【发布时间】:2017-02-13 17:04:27
【问题描述】:
我正在重构我们的代码,以便我们可以将 CAKE 模式用于 DI。
我偶然发现了一个难以理解的序列化问题。
当我调用这个函数时:
def getAccounts(winZones: Broadcast[List[WindowsZones]]): RDD[AccountDetails] = {
val accounts = getAccounts //call to db
val result = accounts.map(row =>
Some(AccountDetails(UUID.fromString(row.getAs[String]("")),
row.getAs[String](""),
UUID.fromString(row.getAs[String]("")),
row.getAs[String](""),
row.getAs[String](""),
DateUtils.getIanaZoneFromWinZone(row.getAs[String]("timeZone"), winZones))))
.map(m=>m.get)
result
}
它工作得很好,但这很难看,我想重构它,以便从 row 到 AccountDetails 的中间映射放在私有函数中 - 但是这样做会导致序列化问题。
我想要:
def getAccounts(winZones: Broadcast[List[WindowsZones]]): RDD[AccountDetails] = {
val accounts = getAccounts
val result = accounts
.map(m => getAccountDetails(m, winZones))
.filter(_.isDefined)
.map(m => m.get)
result
}
private def getAccountDetails(row: Row, winZones: Broadcast[List[WindowsZones]]): Option[AccountDetails] = {
try {
Some(AccountDetails(UUID.fromString(""),
row.getAs[String](""),
UUID.fromString(row.getAs[String]("")),
row.getAs[String](""),
row.getAs[String](""),
DateUtils.getIanaZoneFromWinZone(row.getAs[String]("timeZone"), winZones)))
}
catch {
case e: Exception =>
logger.error(s"Unable to set AccountDetails $e")
None
}
}
当然,感谢任何帮助,AccountDetails obj 是一个案例类,应该是相关的。也很高兴接受任何其他关于使用 spark 实现 cake 或 DI 的建议。谢谢。
编辑以显示结构:
trait serviceImpl extends anotherComponent {this: DBA =>
def Accounts = new Accounts
class Accounts extends AccountService {
//the methods above are defined here.
}
编辑以包含堆栈跟踪:
17/02/13 17:32:32 INFO CodeGenerator: Code generated in 271.36617 ms
Exception in thread "main" org.apache.spark.SparkException: Task not serializable
at org.apache.spark.util.ClosureCleaner$.ensureSerializable(ClosureCleaner.scala:298)

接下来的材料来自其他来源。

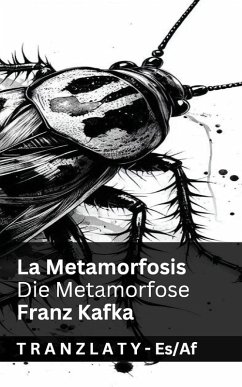 Cover La Metamorfosis / Die Metamorfose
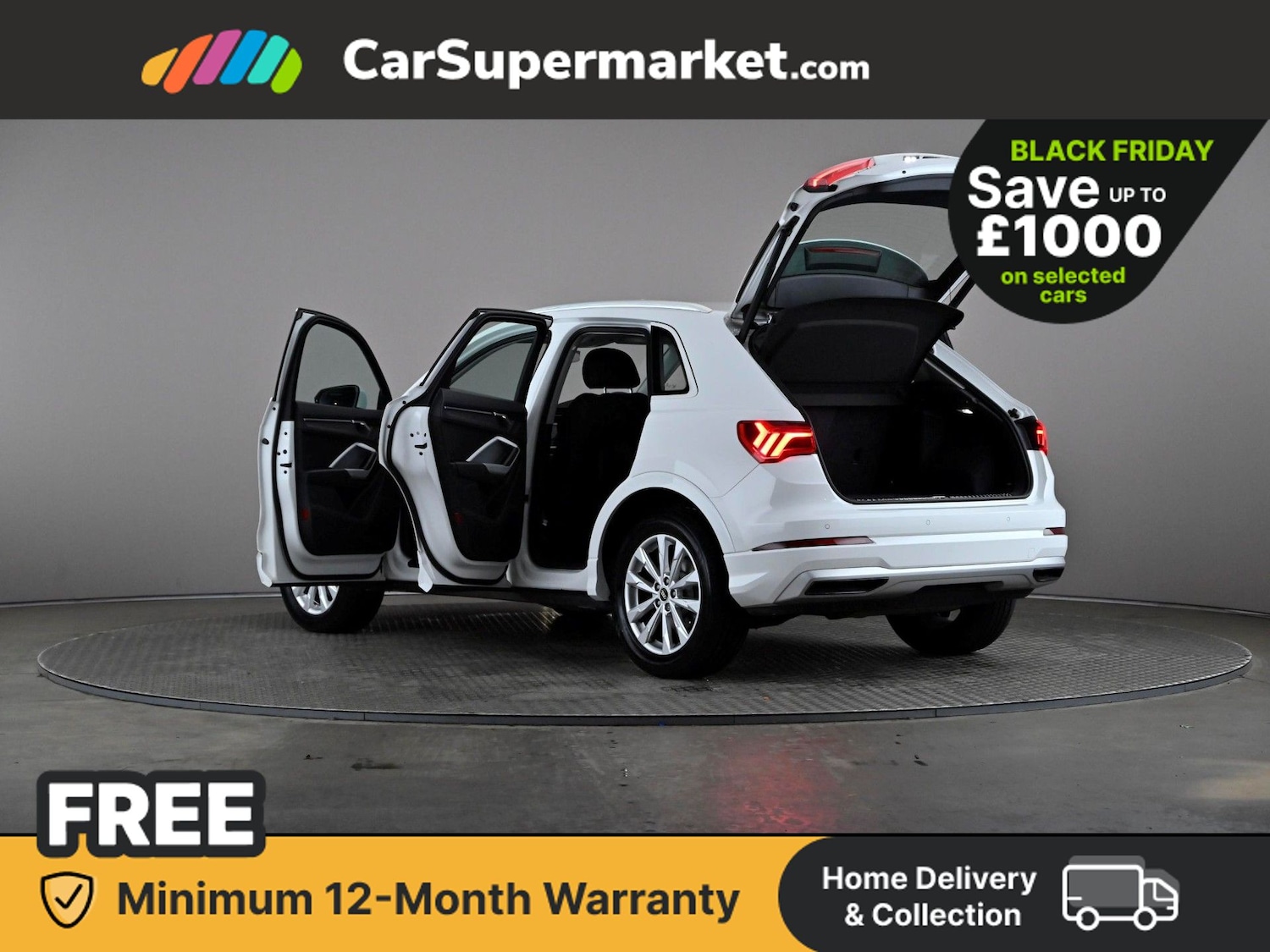 Used Audi Q3 2021 for sale - 76693706: Photo 11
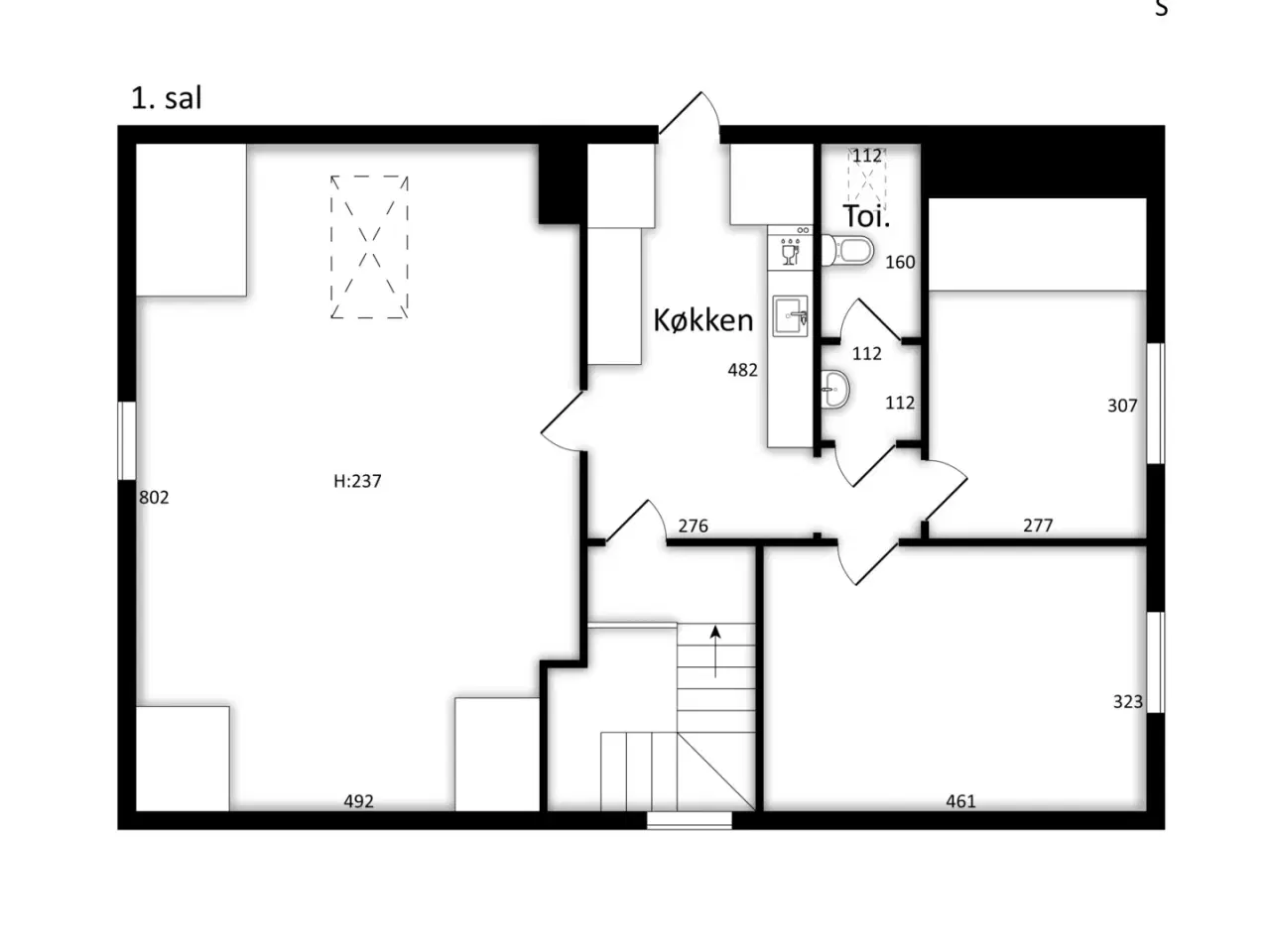 Billede 16 - Kontordomicil i egen villa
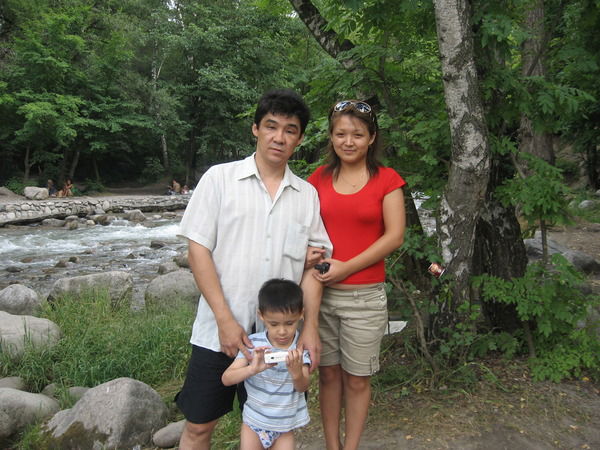 Ермек Омаров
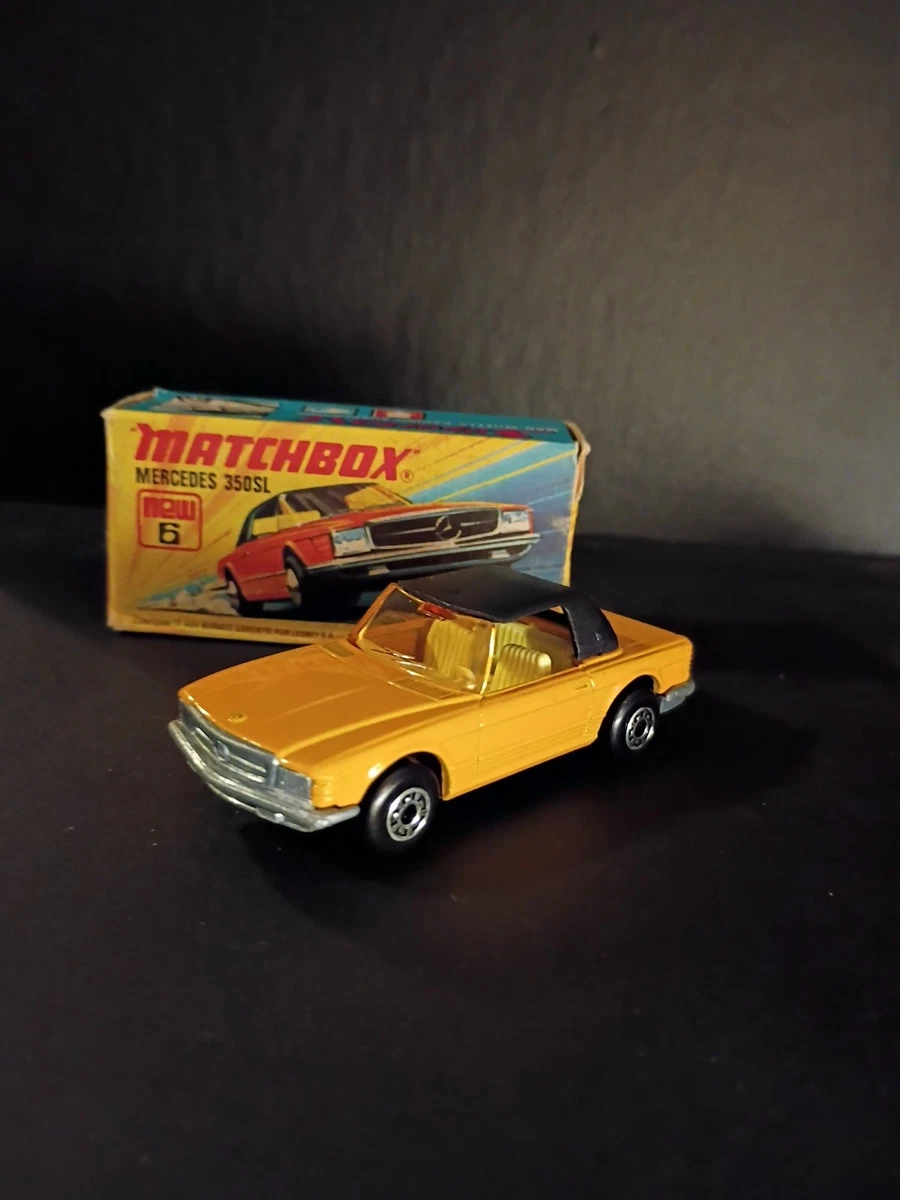 matchbox mercedes 350 products for sale | eBay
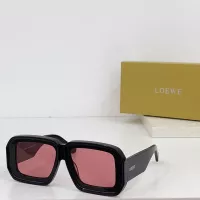 $60.00 USD LOEWE AAA Quality Sunglasses #1283430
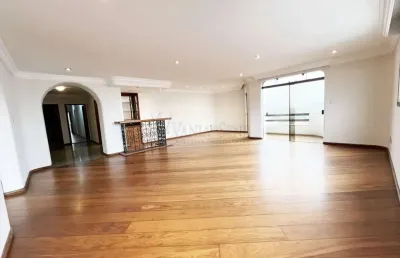 Apartamento com 5 quartos à venda na Vila Ema, São José dos Campos 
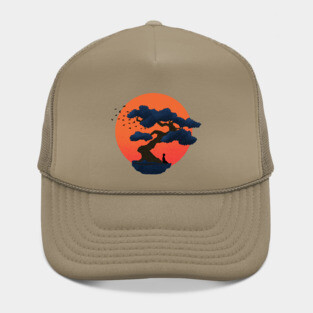 Meditation Hat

at org.apache.spark.util.ClosureCleaner$.org$apache$spark$util$ClosureCleaner$$clean(ClosureCleaner.scala:288)
at org.apache.spark.util.ClosureCleaner$.clean(ClosureCleaner.scala:108)
at org.apache.spark.SparkContext.clean(SparkContext.scala:2039)

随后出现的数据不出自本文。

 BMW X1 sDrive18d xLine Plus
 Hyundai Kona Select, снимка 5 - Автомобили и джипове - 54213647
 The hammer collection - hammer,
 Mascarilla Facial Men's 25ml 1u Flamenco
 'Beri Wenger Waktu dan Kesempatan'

at org.apache.spark.rdd.RDD$$anonfun$map$1.apply(RDD.scala:366)
at org.apache.spark.rdd.RDD$$anonfun$map$1.apply(RDD.scala:365)
at org.apache.spark.rdd.RDDOperationScope$.withScope(RDDOperationScope.scala:151)
at org.apache.spark.rdd.RDDOperationScope$.withScope(RDDOperationScope.scala:112)
at org.apache.spark.rdd.RDD.withScope(RDD.scala:358)
at org.apache.spark.rdd.RDD.map(RDD.scala:365)
at FunnelServiceComponentImpl$FunnelAccounts.getAccounts(FunnelServiceComponentImpl.scala:24)
at Main$.delayedEndpoint$Main$1(Main.scala:26)
at Main$delayedInit$body.apply(Main.scala:7)
at scala.Function0$class.apply$mcV$sp(Function0.scala:34)
at scala.runtime.AbstractFunction0.apply$mcV$sp(AbstractFunction0.scala:12)
at scala.App$$anonfun$main$1.apply(App.scala:76)
at scala.App$$anonfun$main$1.apply(App.scala:76)
at scala.collection.immutable.List.foreach(List.scala:381)
at scala.collection.generic.TraversableForwarder$class.foreach(TraversableForwarder.scala:35)
at scala.App$class.main(App.scala:76)
at Main$.main(Main.scala:7)
at Main.main(Main.scala)
at sun.reflect.NativeMethodAccessorImpl.invoke0(Native Method)
at sun.reflect.NativeMethodAccessorImpl.invoke(NativeMethodAccessorImpl.java:62)
at sun.reflect.DelegatingMethodAccessorImpl.invoke(DelegatingMethodAccessorImpl.java:43)
at java.lang.reflect.Method.invoke(Method.java:497)
at com.intellij.rt.execution.application.AppMain.main(AppMain.java:147)
Caused by: java.io.NotSerializableException: FunnelServiceComponentImpl$FunnelAccounts
Serialization stack:
- object not serializable (class: FunnelServiceComponentImpl$FunnelAccounts, value: FunnelServiceComponentImpl$FunnelAccounts@16b7e04a)
- field (class: FunnelServiceComponentImpl$FunnelAccounts$$anonfun$1, name: $outer, type: class FunnelServiceComponentImpl$FunnelAccounts)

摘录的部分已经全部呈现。